◆ WORK INSTRUCTION ◆
Go through the data line by line from the top, retyping each exactly, and end with the line that contains "Δt(171Å) +0/+6/+30 min; automated SDO event catalogue.".

(Collected data entries)
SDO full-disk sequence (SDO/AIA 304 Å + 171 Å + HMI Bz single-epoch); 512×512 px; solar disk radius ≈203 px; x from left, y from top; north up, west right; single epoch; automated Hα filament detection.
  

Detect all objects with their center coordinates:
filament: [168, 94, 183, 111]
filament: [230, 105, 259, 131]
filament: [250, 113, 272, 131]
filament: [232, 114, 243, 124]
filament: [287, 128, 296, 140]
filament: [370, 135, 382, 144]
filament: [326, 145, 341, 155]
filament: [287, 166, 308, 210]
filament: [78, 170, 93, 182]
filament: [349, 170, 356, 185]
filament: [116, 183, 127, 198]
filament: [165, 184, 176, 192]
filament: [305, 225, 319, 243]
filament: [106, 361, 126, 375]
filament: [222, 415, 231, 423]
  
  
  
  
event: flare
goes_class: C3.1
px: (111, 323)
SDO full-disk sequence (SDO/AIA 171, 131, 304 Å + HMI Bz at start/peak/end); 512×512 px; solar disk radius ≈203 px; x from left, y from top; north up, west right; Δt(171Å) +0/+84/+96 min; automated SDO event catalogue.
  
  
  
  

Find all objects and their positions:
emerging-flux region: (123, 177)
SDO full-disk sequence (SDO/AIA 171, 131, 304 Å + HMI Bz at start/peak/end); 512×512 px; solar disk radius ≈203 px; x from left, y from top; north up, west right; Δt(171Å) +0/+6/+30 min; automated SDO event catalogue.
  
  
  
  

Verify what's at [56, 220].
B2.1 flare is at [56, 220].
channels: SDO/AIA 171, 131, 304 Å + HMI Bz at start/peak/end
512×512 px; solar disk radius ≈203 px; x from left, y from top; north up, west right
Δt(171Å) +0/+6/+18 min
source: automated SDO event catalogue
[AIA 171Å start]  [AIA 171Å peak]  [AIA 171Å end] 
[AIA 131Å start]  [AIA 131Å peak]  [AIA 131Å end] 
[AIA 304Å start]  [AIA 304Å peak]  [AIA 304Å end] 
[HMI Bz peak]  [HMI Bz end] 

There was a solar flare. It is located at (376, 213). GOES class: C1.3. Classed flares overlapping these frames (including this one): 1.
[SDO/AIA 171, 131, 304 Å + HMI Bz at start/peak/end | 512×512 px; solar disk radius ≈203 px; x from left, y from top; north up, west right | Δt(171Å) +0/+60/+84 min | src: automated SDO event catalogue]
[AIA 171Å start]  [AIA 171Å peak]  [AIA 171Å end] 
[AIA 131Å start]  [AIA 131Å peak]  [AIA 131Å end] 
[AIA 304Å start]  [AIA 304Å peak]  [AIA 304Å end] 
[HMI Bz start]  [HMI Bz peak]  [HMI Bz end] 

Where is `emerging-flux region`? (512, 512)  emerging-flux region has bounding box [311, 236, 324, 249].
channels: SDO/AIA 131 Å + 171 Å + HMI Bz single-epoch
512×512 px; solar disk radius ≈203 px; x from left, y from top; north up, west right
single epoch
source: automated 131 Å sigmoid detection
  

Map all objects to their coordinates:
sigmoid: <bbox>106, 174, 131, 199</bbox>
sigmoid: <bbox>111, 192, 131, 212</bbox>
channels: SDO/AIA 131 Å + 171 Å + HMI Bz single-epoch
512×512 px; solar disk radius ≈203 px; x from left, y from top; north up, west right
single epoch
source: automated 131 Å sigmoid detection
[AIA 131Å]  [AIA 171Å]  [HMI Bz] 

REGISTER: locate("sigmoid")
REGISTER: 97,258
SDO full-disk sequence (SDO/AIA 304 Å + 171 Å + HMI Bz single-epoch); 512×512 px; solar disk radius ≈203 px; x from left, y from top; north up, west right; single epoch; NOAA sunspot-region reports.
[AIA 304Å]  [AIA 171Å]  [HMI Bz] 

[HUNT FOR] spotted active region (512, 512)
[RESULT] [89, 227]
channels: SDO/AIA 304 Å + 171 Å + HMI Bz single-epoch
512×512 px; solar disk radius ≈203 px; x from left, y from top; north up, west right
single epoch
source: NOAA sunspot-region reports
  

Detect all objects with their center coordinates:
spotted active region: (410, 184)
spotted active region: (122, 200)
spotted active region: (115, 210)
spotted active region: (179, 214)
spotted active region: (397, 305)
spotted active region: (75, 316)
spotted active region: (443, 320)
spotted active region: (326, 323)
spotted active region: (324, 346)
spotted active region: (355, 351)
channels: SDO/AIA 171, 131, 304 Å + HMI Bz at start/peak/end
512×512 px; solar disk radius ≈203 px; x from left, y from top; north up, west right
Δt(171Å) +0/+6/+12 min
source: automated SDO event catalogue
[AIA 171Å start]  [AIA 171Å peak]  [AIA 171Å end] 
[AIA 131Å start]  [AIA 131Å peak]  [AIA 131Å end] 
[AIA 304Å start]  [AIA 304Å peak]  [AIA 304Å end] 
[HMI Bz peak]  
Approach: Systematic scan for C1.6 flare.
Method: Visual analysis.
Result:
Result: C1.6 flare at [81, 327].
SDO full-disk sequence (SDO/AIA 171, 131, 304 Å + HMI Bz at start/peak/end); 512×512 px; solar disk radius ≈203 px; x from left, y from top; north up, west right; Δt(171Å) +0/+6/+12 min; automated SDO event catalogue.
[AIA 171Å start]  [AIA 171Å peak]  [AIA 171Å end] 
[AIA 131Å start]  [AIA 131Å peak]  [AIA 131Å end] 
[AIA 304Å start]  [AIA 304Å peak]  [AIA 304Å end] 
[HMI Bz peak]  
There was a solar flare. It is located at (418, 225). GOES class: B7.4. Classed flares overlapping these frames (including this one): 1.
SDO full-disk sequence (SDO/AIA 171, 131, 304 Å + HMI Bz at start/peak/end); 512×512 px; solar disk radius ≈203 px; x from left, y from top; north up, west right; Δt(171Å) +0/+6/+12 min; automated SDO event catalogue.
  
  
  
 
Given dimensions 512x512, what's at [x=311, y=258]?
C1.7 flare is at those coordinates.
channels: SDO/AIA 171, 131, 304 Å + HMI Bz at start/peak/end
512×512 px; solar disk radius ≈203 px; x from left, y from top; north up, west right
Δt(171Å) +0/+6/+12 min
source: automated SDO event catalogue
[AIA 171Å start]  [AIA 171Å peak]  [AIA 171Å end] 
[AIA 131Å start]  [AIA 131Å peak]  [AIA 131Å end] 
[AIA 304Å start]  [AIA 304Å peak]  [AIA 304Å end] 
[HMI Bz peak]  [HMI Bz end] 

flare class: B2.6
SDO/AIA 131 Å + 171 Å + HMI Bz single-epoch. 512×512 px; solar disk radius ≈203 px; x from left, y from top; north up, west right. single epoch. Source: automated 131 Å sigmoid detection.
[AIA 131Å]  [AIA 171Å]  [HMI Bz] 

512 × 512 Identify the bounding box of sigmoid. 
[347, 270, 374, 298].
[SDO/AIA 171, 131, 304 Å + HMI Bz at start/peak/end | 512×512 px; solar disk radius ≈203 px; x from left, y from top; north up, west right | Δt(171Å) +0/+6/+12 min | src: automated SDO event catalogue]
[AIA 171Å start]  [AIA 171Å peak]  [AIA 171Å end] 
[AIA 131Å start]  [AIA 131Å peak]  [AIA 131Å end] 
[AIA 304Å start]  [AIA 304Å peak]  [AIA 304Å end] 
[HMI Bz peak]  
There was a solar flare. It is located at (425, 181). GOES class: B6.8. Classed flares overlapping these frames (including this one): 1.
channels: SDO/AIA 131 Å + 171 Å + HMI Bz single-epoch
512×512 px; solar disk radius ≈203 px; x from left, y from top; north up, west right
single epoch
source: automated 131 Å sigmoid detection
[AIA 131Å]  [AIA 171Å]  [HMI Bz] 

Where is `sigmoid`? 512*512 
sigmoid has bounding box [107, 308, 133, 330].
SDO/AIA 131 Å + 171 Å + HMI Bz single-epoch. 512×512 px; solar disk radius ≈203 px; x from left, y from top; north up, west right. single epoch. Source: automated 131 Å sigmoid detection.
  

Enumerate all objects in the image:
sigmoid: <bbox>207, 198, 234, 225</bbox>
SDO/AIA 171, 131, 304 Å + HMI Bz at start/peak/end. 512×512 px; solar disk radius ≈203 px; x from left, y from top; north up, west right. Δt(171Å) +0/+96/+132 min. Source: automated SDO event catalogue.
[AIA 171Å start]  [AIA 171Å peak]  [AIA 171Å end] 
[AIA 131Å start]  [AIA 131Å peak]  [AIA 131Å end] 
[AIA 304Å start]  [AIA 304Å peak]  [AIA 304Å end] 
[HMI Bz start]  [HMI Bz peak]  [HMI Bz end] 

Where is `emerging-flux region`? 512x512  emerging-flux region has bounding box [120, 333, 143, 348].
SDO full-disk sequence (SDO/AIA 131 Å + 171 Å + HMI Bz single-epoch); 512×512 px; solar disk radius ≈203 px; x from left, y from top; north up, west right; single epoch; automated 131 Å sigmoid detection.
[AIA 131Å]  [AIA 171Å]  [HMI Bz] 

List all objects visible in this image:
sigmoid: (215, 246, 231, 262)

◆ ANSWER FOR THIS EXERCISE ◆
SDO full-disk sequence (SDO/AIA 304 Å + 171 Å + HMI Bz single-epoch); 512×512 px; solar disk radius ≈203 px; x from left, y from top; north up, west right; single epoch; automated Hα filament detection.
  

Detect all objects with their center coordinates:
filament: [168, 94, 183, 111]
filament: [230, 105, 259, 131]
filament: [250, 113, 272, 131]
filament: [232, 114, 243, 124]
filament: [287, 128, 296, 140]
filament: [370, 135, 382, 144]
filament: [326, 145, 341, 155]
filament: [287, 166, 308, 210]
filament: [78, 170, 93, 182]
filament: [349, 170, 356, 185]
filament: [116, 183, 127, 198]
filament: [165, 184, 176, 192]
filament: [305, 225, 319, 243]
filament: [106, 361, 126, 375]
filament: [222, 415, 231, 423]
  
  
  
  
event: flare
goes_class: C3.1
px: (111, 323)
SDO full-disk sequence (SDO/AIA 171, 131, 304 Å + HMI Bz at start/peak/end); 512×512 px; solar disk radius ≈203 px; x from left, y from top; north up, west right; Δt(171Å) +0/+84/+96 min; automated SDO event catalogue.
  
  
  
  

Find all objects and their positions:
emerging-flux region: (123, 177)
SDO full-disk sequence (SDO/AIA 171, 131, 304 Å + HMI Bz at start/peak/end); 512×512 px; solar disk radius ≈203 px; x from left, y from top; north up, west right; Δt(171Å) +0/+6/+30 min; automated SDO event catalogue.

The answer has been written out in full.